§ **Text**:
And sometimes that void where your self had been, and the blackness of the “you” you thought you’d overcome through years of friendship and therapy, becomes all you can see. A pit of despair and desolation. Stripped violently clean of all intimations of who you really are, and who you have become.

Perhaps it’s fitting that during this time, I lost my wallet, and with it my ID, my identity.

The unfortunate part about that hole is that you can’t really recognize that it is a hole you’ve fallen into, off of the path of “Who You Are.” It just looks like the hole that is, always has been, and always will be. There aren’t alternatives to the heaviness, the weightedness you feel.

And yet, even in it -- this time -- I could feel moments where it just wasn’t right. This pit of despair didn’t fit properly this time. It is a hole too small for the actuality of who I am and who I have become, and indeed who I will become.

Those chinks and pinholes in the depths grow with the mirroring you guys give me, eventually. Eventually.

And so the pit falls away. I don’t “climb out of it;” Like Neo, you realize, There is no spoon. This is just the Matrix, and this reality isn’t real, and it crumbles like so much sodden cardboard.

Reality forms as your eyes adjust, and you touch your arm and leg and face, and you see the history upon which you’ve built, and you see the community which has gravitated in a loving arc around you, and you see with evidence and conviction that you are valid, worthy -- and that dissociations from this truth are only temporary. 

Tuesday, February 26, 2013

On and From This Mortal Coil


My mom told me she bought the book The Year of Magical Thinking, Joan Didion’s memoir of the year that her husband died and her adult daughter lay in a coma, about to die.

I’m not sure how to take that information. But my mom said she wanted to see how someone could turn that kind of grief into wisdom, or something that didn’t drown her, or at least something that could be spun into art, like a strand from Rumpelstiltskin. 

When I was 19, I had a breakup that shattered me. I had made a very drunken, public display of humiliation of both myself and my boyfriend that alienated a large group of friends and caused me and everyone else, including my suddenly-ex-boyfriend, to sort of revile me.

I spent a week without eating solid food, drinking only Dr. Pepper and smoking only Marlboro Reds (his brand) on the front stoop of the house my parents still shared. I was shell-shocked. I was numb, demoralized, heart-broken. I began to compose suicide notes on the computer (why not hand-written, I don’t know).

Then, my brother, Ben, said something very important to me: “I don’t want to be the kid in school whose sister killed herself.”

It was what I needed to hear. I got it. I got the isolation and selfishness of suicide. The clawing temptations to end something that begins something in the lives of everyone else you know. I couldn’t do that to him. I got it; and it saved my life.

§ **Work instructions**:
1 > Answer these questions from the essay on despair:
(a) What did the writer lose during the time of despair?
(b) Which book did the writer's mom buy?
(c) What did the writer drink and smoke during the week after the breakup?
2 > Pick up the essay on despair after its final sentence and write the next few paragraphs.
The lines after this essay on despair are separate material.

§ **Excerpted data**:
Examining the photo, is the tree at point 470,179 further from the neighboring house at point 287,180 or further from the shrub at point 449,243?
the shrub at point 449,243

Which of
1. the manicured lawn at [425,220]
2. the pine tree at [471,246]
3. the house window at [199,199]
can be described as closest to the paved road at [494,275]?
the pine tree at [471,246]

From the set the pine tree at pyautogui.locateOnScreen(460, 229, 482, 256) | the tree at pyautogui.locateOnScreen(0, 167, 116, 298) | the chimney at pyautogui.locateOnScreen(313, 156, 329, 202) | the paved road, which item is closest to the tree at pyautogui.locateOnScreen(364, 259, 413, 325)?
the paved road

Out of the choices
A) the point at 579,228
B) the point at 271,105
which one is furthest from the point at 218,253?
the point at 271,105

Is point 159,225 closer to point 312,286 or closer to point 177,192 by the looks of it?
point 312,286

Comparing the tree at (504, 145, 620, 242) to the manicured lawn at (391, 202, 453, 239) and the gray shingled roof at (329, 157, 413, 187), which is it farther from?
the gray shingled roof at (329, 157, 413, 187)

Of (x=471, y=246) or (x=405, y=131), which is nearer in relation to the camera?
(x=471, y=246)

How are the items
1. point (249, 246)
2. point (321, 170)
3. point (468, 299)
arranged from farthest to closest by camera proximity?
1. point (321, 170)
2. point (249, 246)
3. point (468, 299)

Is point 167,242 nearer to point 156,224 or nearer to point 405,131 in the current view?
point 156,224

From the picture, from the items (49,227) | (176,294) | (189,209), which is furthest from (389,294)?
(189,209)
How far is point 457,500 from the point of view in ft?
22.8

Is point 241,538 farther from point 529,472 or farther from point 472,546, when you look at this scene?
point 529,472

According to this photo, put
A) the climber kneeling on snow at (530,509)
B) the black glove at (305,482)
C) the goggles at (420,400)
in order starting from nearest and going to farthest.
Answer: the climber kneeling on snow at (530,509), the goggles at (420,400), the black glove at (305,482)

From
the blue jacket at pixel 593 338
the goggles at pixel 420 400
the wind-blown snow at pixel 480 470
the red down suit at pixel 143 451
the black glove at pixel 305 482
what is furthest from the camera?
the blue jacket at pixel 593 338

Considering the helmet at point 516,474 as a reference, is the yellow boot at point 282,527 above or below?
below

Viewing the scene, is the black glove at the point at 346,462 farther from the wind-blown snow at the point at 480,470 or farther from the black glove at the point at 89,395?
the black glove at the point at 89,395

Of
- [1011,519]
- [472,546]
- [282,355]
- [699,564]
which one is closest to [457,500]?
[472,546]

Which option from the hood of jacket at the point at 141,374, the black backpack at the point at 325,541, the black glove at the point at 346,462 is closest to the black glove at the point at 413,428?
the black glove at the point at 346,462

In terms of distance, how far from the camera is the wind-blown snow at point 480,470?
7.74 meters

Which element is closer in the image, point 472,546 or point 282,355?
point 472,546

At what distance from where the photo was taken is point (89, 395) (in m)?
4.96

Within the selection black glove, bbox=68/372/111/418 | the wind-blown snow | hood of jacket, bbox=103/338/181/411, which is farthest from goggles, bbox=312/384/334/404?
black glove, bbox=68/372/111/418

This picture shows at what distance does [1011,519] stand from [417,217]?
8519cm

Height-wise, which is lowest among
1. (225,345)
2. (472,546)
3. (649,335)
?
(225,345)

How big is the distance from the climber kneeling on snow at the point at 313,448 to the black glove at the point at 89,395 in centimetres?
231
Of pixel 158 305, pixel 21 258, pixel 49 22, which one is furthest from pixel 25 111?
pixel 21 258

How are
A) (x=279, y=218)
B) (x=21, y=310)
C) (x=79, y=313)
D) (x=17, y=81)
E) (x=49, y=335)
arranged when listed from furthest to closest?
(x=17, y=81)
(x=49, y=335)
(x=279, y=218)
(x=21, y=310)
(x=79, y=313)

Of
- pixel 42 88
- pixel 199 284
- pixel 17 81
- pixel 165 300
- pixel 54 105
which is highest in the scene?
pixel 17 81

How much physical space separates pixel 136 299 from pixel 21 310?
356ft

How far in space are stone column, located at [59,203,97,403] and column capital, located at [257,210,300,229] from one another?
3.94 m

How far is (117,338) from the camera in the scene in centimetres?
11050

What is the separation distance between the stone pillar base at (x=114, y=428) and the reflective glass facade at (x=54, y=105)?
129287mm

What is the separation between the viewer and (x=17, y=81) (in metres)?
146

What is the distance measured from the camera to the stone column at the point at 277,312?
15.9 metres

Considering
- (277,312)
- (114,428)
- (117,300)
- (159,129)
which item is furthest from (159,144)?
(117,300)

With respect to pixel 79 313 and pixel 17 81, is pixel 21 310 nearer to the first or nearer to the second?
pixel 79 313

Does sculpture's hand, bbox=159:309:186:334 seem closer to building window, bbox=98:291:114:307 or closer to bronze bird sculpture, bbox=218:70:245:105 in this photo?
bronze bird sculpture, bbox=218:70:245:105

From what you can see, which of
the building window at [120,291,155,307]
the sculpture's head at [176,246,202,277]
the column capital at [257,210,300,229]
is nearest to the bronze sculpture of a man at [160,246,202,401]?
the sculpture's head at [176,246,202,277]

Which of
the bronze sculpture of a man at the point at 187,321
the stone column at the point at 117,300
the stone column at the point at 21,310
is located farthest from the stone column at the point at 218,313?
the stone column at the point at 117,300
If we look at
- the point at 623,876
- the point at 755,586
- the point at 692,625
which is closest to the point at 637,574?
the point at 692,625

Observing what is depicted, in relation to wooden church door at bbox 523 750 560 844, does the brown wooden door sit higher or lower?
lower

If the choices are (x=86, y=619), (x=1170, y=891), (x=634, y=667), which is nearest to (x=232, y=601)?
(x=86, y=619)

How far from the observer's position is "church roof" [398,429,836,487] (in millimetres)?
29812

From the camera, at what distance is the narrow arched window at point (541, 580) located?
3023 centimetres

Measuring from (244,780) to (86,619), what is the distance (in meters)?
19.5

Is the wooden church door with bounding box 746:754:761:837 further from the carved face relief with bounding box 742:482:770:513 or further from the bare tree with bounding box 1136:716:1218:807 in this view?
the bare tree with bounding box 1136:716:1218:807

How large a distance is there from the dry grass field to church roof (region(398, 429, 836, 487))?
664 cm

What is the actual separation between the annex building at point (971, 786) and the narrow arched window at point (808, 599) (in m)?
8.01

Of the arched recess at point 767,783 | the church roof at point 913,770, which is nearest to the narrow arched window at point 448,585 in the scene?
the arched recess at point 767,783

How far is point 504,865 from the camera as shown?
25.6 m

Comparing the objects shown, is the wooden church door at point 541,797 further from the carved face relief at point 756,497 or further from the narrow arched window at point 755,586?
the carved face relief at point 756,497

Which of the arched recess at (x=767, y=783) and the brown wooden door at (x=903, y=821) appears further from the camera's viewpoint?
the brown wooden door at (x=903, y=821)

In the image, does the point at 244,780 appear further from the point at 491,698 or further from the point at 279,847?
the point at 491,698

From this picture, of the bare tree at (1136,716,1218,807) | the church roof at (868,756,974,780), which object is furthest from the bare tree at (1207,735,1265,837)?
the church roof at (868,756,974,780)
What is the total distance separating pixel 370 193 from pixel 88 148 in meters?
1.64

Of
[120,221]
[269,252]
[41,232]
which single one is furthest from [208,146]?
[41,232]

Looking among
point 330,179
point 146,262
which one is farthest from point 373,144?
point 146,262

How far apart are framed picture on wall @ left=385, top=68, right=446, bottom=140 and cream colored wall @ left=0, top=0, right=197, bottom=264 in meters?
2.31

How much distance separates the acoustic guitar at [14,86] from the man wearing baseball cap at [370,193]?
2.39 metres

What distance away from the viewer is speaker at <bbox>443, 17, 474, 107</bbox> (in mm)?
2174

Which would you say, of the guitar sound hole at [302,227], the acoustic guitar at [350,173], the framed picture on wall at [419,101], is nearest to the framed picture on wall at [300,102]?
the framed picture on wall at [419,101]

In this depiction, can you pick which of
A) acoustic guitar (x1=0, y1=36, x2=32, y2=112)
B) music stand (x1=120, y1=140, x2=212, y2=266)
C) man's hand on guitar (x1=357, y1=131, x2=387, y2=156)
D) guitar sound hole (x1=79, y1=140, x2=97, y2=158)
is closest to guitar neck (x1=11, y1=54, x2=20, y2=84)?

§ **Expected responses**:
1 >
(a) The writer lost a wallet, and with it an ID.
(b) The writer's mom bought The Year of Magical Thinking, Joan Didion's memoir.
(c) The writer drank only Dr. Pepper and smoked only Marlboro Reds.

2 >
In the fourth year, the senior year of college, when all my classmates and roommates where heading toward graduation, and I was heading to the bar and failing out, I was also heading toward the prospect of returning to the home my dad now occupied as a divorced man. He and I had a tumultuous relationship at the time (not unheard of for us), and in retrospect, I think part of my self-destruction and manic partying/numbing was to keep me from thinking about moving back to that house with a man I was afraid of. Part of it, perhaps, was to even make things so chaotic that I couldn’t be allowed back to the house – that wherever I ended up would be safer than with him.

That place ended up being a psych ward for two months. Which, … was not pleasant, but kept me from him. And, in the end helped me to straighten out enough to pull some wits together to be able to move back in with him and my brother at the end of that summer my friends were celebrating their new adult freedom.

As I consider the closing of this cancer process, I have been nudged by this memory more than once. I have a fear of repeating the process of that destruction – knowing, as I do, that I will be returning to a job that makes me feel small, and, I fear, to the general pall of lostness and crippled joy.

This fear, these feelings of fear that I will repeat some self-destruction in order to avoid that which I label as diminishing, crushing, hopeless (as with returning home 10 years ago), has dissipated a little in the few days since it's appeared, but I acknowledge it, and tousle it around. Is this why I don’t want to do round 5 of chemo? Or why I stopped my antibiotics last week, under the reasoning that they were affecting my liver and causing me to sleep 14 hours a day?

The other day, I used a tool a therapist taught me in order to gauge my decision to do the fifth round or not. I asked my deepest self, on a scale of one to ten, how much did I internally support going for the 5th round? The answer was 5; 5 of ten. Not high. But, then I asked the converse. How much did I internally support the decision of not doing the 5th round? Answer, 2. Even less.

So, no. I don’t want to do this round -- Who would? – but I believe in that path more than I believe in not doing it.

I’m going to the doctor today to look at my eye again, and I’m going to have to fess up to having stopped the antibiotics (though, by the way, I’ve had more energy since I stopped them…even though the eye really hasn't improved). I’m scared that because of the chastisement my oncologist gave me when I left the hospital during the eye-infection debacle -- about playing it straight, and following doctors’ orders -- she’s going to revoke my 5th round privilege, as apparently there were other doctors on the Chemo Approval Board who thought that if I was being such a petulant patient, then maybe I shouldn’t have it … but, she told me pointedly, she'd stood up for me, so, basically, play nice, and don’t let her down or make her eat her words.

Great. Now I have your reputation to worry about? Or to worry about not getting treatment that I need because I fucked with treatment I didn’t know I needed?

There’s a lot of chatter here. A lot of brain chaos, and a lot of crying lately. But, in the end, it’s all a choice. Either I am choosing to make decisions that support living, or I’m not. I can make those decisions no matter what job I hold. And I can hold the talisman of my brother’s brave words to me as a reason to keep putting one foot in front of the other, to endure one more antibiotic or round of chemo, to make one more phone call, to wash one more dish, to write one more gratitude list, to craft one more blog – because I still don’t want to be that girl.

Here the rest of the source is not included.